It’s just how the game is played when there’s more buyers than sellers

Walmart FkWmt Apr 23

When you make your counter to their counter, give them only 1 hour of time to accept. That would not give them enough time to negotiate with the other buyers.

Marvell GDbc77 Apr 23

To add, its not “few hours “ but few minutes. Since multiple buyers make counter offers within short time. The contract expiration just holds your best offer for that duration and seller can reject as he has multiple offers.

Stripe prowskibar Apr 23

Just reduce the offer to 950k, rub some salt on your way out

Chime donddon OP Apr 23

That's a nice way out actually

Salesforce FJjm78 Apr 23

No agent in the right mind will accept to do this lol, their reputation is spoiled

Oracle jobhuntnew Apr 23

Generally in a bidding you always place escalation clause as a default. It doesn't matter if you cancel it, the moment you put it down seller got the leverage. Unless somehow all the buyers now decide not to buy.

Chime donddon OP Apr 23

So if you cancel also can the seller use that canceled offer as leverage with other buyers?

Oracle jobhuntnew Apr 23

The only option I can think where seller can't leverage is if you withdraw before offer review date. In that case yes seller can't use it.

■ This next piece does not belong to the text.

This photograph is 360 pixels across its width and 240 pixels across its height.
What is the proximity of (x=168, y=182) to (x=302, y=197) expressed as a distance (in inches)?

But then how will you win an offer ever in a bidding war.

Salesforce FJjm78 Apr 23

A home was listed for 2.5m with an open home on the weekend, it was taken out before that and if we wanted to put in an offer seller agent said don't come with anything lesser than 2.8+. We didn't even put in an offer, had we done it we think it would've kept escalating to 2.9. Sometimes it's ok to back out so comparable doesn't get too high but the downside is we can't win any home because there will always be some crazy person.